Carry on the post about cutting and revising story drafts, starting right after its final sentence.

▶ **Page text**
------------------------------------
Third, my goal mindset for first draft composition is to totally trust my “editor brain” to fix any problems later. The more confidence you have in your ability to set things right in future drafts, the more you can cut loose and run. So, part of the point of this editorial challenge is what it will give me in terms of first draft freedom.

This project has me working on some very different material from what I’m accustomed to. I’ve got these:

Code name: Succubus
Originally 14,000 words in 22 scenes, dark fantasy with horror/erotic elements. I’ve cut 7,000 words and most of the scenes, and I’m working toward a 4,500 word finished story, with nine scenes that each accomplish something.

Code name: Pornography
Originally 11,000 words in 13 scenes, also dark fantasy with horror elements, not as racy as the above, nor as drastic a cut-job. Down to about 7,500 words and the goal is 4,000 words, nine scenes, of which two are very short transitions.

Code name: Ash Dream
This wasn’t too long, and it’s in my usual SF realm, so not as drastic as the above. Completely re-writing for POV and voice, resequencing all scenes so much of the story is told out of chronological order. Almost half the story is now in the form of summary or recap through dialogue. Interested to see if this works, but it’ll end up being under 3,000 words, five scenes. Oh, and a totally different ending, centering on the actions of a character who didn’t exist in the prior version.

To me this is sort of like turning an old, rotting, falling-down firehouse into a new, remodeled residence with concrete and big windows and cool art on the walls. It’s hard work, and it seems like a ridiculous impossibility along the way, but it will be so great when it’s done.

Rejecter and Rejectee

I usually keep my music stuff and my writing stuff completely separate. Hypnos Recordings and ambient music on the left, weird stories on the right. One side of my face is M. Griffin and the opposite is Michael Griffin, like those white-black split guys on the original Star Trek.
------------------------------------
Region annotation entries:
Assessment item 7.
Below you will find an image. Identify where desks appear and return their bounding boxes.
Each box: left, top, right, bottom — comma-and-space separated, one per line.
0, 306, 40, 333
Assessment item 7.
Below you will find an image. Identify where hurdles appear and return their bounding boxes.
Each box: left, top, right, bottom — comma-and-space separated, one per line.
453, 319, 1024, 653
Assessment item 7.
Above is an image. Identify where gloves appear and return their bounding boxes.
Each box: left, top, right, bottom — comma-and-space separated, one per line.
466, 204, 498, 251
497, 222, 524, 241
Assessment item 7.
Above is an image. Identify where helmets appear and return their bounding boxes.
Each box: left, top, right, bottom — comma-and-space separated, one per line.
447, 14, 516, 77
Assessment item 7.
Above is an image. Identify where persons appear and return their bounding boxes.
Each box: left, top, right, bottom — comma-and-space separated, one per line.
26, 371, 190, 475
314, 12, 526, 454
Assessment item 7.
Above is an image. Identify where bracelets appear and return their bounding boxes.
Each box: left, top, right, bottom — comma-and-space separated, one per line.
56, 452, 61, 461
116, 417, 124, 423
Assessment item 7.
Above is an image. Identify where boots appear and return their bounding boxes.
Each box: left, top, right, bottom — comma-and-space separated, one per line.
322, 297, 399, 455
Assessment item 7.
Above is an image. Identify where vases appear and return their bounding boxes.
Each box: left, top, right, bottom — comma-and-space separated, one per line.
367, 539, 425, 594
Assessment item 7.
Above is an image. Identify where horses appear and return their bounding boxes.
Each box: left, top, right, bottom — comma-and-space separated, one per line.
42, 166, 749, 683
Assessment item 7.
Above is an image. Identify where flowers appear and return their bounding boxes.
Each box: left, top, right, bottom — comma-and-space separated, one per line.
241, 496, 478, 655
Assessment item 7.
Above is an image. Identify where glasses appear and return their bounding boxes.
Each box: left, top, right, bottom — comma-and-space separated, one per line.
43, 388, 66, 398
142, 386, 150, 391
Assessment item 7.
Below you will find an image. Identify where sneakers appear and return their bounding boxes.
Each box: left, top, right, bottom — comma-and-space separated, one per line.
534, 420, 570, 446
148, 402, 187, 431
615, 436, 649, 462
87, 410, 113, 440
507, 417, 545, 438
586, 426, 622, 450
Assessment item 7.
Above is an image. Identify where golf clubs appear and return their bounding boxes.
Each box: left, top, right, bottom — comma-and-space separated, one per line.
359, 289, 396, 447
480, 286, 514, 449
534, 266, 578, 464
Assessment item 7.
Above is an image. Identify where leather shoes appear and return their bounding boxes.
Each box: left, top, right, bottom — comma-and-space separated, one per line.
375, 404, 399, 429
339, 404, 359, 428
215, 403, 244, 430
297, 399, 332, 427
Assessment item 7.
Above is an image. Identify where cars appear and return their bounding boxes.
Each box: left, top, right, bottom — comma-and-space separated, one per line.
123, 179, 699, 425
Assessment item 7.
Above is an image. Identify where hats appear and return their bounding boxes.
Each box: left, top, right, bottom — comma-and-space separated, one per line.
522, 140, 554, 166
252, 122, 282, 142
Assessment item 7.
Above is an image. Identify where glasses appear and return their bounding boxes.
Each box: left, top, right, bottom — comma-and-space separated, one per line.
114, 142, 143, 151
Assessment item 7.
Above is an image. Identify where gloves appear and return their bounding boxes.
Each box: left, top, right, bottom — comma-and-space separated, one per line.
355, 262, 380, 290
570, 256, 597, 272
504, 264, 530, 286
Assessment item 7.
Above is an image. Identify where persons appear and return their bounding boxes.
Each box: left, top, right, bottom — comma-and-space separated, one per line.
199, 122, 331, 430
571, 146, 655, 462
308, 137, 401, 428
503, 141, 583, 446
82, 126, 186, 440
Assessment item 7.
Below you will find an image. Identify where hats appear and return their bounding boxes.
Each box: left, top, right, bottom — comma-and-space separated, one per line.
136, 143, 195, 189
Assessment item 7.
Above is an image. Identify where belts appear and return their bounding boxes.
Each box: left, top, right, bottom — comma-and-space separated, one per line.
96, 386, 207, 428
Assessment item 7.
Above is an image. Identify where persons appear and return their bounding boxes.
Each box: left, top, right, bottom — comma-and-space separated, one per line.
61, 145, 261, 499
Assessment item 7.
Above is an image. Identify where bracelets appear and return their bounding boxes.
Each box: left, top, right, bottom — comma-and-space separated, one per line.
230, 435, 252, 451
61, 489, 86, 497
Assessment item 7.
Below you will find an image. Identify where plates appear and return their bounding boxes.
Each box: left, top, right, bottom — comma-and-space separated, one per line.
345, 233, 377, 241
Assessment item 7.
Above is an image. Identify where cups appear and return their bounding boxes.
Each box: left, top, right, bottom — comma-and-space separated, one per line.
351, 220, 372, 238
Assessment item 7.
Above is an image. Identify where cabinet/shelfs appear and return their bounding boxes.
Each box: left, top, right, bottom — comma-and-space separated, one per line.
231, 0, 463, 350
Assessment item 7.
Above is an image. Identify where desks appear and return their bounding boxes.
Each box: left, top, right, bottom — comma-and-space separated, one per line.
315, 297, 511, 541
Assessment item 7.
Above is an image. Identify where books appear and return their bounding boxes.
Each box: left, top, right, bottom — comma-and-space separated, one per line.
------------------------------------
▶ **Result below**
Sometimes, though, I think what I’ve learned by running a moderately successful ambient music record label for the past 13-ish years actually has gives me some insights I can carry over into the fiction thing. Particularly useful is the ability to see the acceptance/rejection process, in which eager young artist tries to gain the approval of the gatekeeper (editor, agent, label head). Having participated in this process from one side for so long, having rejected all kinds of work for all kinds of reasons, helps me understand what it means when I get a story back in the mail (or more often lately, receiving a “sorry, no” email). Also, what it doesn’t mean.

Iin the realm of music, sometimes I’ve received a demo when I really don’t have any more capacity to release new music, regardless of quality. That artist gets a rejection no matter whaty. More often, the backlog isn’t quite so distressingly full, but almost. There is a great imbalance between the number of people seeking to have their creative work released into the world, and the number of slots available. This means that lots of great work gets rejected because it’s too much like something else we’re already doing, or it’s perfectly competent but not distinctive enough. Maybe it’s pure genius, but slightly out of bounds with regard to genre or style.

I wrote once before about Degrees of Rejection, and because of my work with Hypnos, I know one thing for sure. Now, I’ve talked to writers who believe that a rejection is a rejection, and trying to argue that not all are equal amounts to self-delusion. The thing is, having sat on the opposite side of the desk taught me something. A huge difference exists between someone who is doing professional-level work, but missing certain details, or not quite a perfect fit, and someone who is falling far short. It doesn’t surprise me to read that editors reject certain stories on page one. I’ve rejected some demos less than a minute into the first track. Hell, some demos you can reject based on the dipshit cover letter, without having heard a single note, or based on the shirtless, Fabio-esque picture the guy enclosed. There is a great difference in how I respond to different categories of inquiries or demos, and I believe editors are no different.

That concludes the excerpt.